Someone near me is wearing enough perfume to distract me and lower my enjoyment. Hm.


44.35 14yo 1994/2008 Egg sandwiches and walnut cake (58.1%, SMWS Society Cask, Refill ex-Sherry Hogshead, 124b): nose: water colour, dried plasticine and daffodil petals. It also fans a roaring fire in a cast-enamel wood-burning stove, and warm metal that has been used to cut baked apples. The second nose brings cosmetic powder. Mouth: baked Paula Red apples and sugar. It then gets metallic and sees lichen forming on copper (not Verdigris). The second sip is a trifle chalky, much like a Granny Smith apple. That is augmented with a pinch of ash. Finish: medium-long, it has fermented apples (Paula Red again). The second gulp is well warming. In the long run, it takes the bitterness of mahogany shelves. 8/10


PH: "There was once an SMWS Port Ellen [maybe 43.13 Sweaty gym shoes?]; the notes said it smelled of fart, sweat, urine and decayed fruits."
PS: "For Charlie Maclean, that's a good night out!"


PH explains he and Dr. CD have large collections of SMWS publications, and are sometimes asked if they would provide original tasting notes for an old bottle.

PH: "We are not hoarders, we are archivists."


66.20 20yo 1985/2005 Sun-dried sprats and prune juice (54.1%, SMWS Society Cask, Refill Hogshead, 310b): nose: smoked plasticine, burnt cow dung, clay and cut meadow grass, thick and juicy. This is a farm-y nose. PH talks of wood, but I do not agree. The second nose is an even-farmier affair, ripe with muddy pastures and cattle droppings, followed by charred dried raspberry slices. Mouth: greasy earth and peat smoke. It has a lick of fruits too, mainly grilled grapefruits and satsumas. The second sip is a little more pine-like, fresh and acidic. Finish: charcoal, burnt wood and charred citrus slices. That turns a little greener at second gulp, reminiscent of pine needles after the rain.
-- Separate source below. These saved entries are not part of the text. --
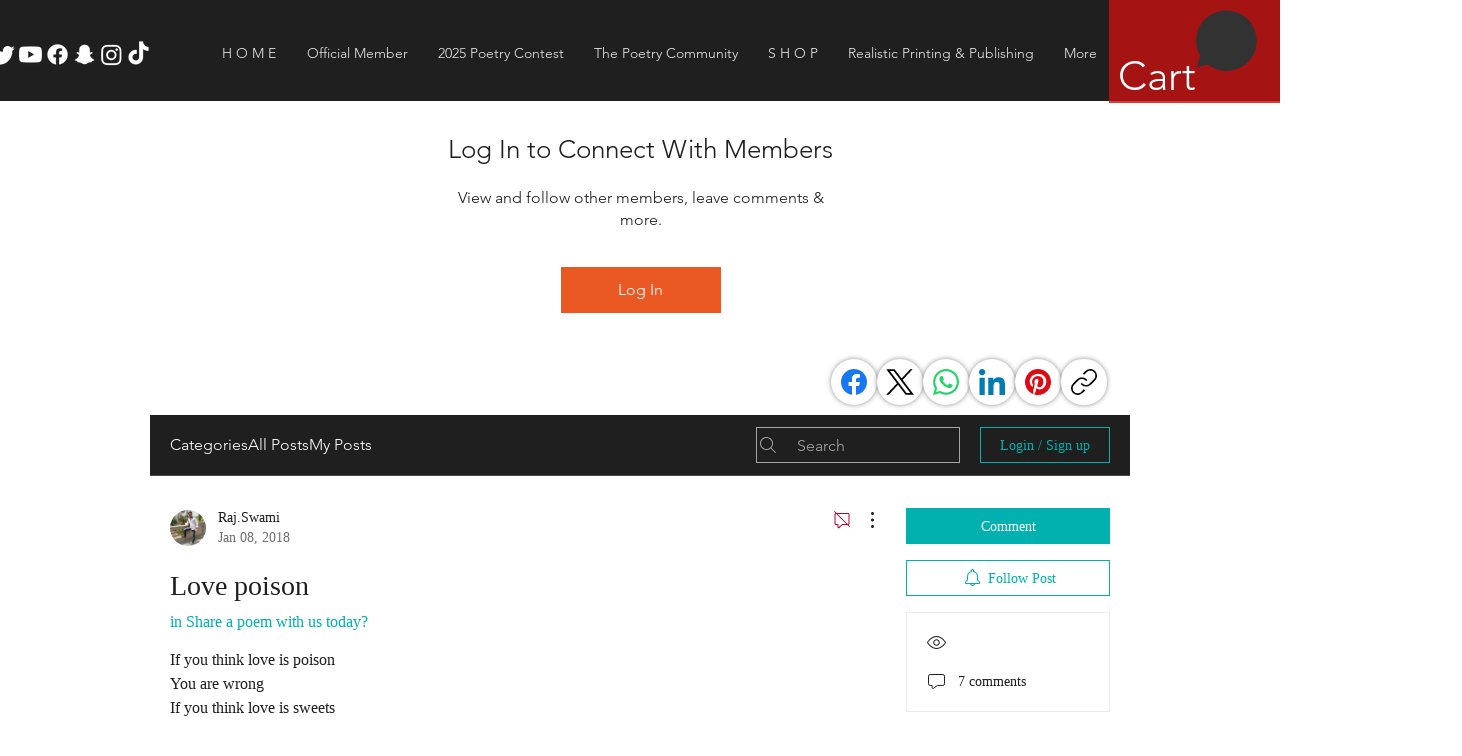

--- FILE ---
content_type: text/html; charset=utf-8
request_url: https://www.google.com/recaptcha/api2/aframe
body_size: 258
content:
<!DOCTYPE HTML><html><head><meta http-equiv="content-type" content="text/html; charset=UTF-8"></head><body><script nonce="Oukiqyxhe7Bcwz3Unuv98A">/** Anti-fraud and anti-abuse applications only. See google.com/recaptcha */ try{var clients={'sodar':'https://pagead2.googlesyndication.com/pagead/sodar?'};window.addEventListener("message",function(a){try{if(a.source===window.parent){var b=JSON.parse(a.data);var c=clients[b['id']];if(c){var d=document.createElement('img');d.src=c+b['params']+'&rc='+(localStorage.getItem("rc::a")?sessionStorage.getItem("rc::b"):"");window.document.body.appendChild(d);sessionStorage.setItem("rc::e",parseInt(sessionStorage.getItem("rc::e")||0)+1);localStorage.setItem("rc::h",'1768734471506');}}}catch(b){}});window.parent.postMessage("_grecaptcha_ready", "*");}catch(b){}</script></body></html>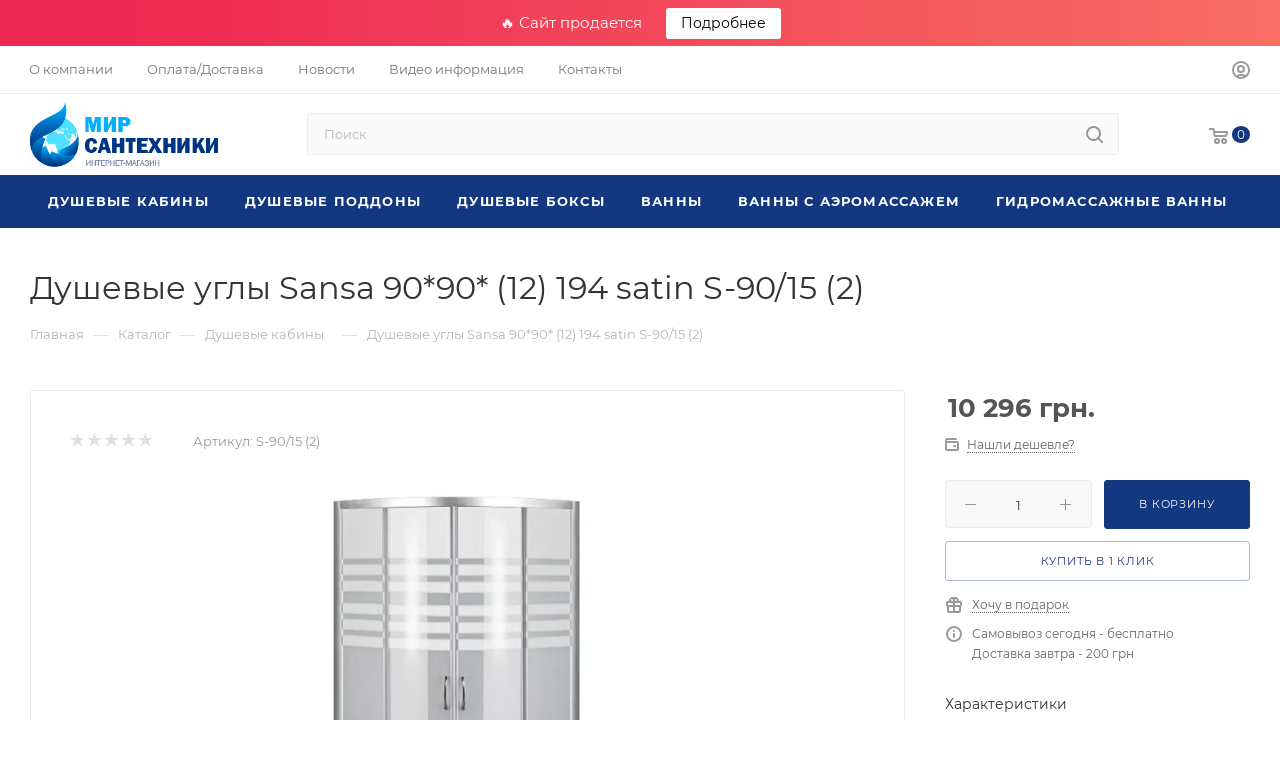

--- FILE ---
content_type: text/html; charset=UTF-8
request_url: https://mirsant.com.ua/bitrix/components/bitrix/sale.prediction.product.detail/ajax.php
body_size: -308
content:
	<script>
	BX.ready(function () {
		BX.onCustomEvent('onHasNewPrediction', ['', 'sale_gift_product_139416817']);
	});
	</script>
I could give this a higher score any other day. Tonight... 8/10


PH tells us how to reproduce the smell and taste of a certain release of distillery 19, called Peat, germolene and strawberry jam. It involves double-toasting bread on the highest setting, scraping some of the charred surface, then slathering the toast with jam.

PS: "Now I know why your psychotherapist lives in a mansion."


The two guys at the next table have not stopped talking for the whole dram and story -- roughly twenty minutes. They are showing pictures of their family on their phones, debating the merit of phone models etc. It is starting to lower my enjoyment too.


33.76 10yo d.1998 A civilised scout camp (56.3%, SMWS Society Single Cask, 1st Fill ex-Bourbon Barrel, 242b): nose: a big slap of peat smoke, without surprise. Embers, charred wood, tarry sands and dark ink, spent incense, spent wick. Suddenly, it comes up with sea spray and briny air, then wood-fire smoke. The second nose brings out guaiacol and smoked plasticine to supplement the incense. Mouth: dark ink it is, a pinch of sugar, then a raging bracken fire and burnt tyres. The second sip is juicy, thick, with apricot nectar in terms of texture, and apples roasted on a wood fire in terms of taste. Finish: it is well balanced, here. Oh! it is smoky alright, this time with petrol fumes, but also some fruits, such as smoked roasted apples. It also has a lot of ink. The second gulp serves tarry sands and crude oil in unbaked pottery made of smoked clay in a smoky boat shed. It may be the least convincing dram tonight, yet it is excellent nevertheless. 8/10


Very good tasting. I managed to overlook the talkers and the perfume, in the end. It was hard. PH somehow selected only things we had never tried before -- yay!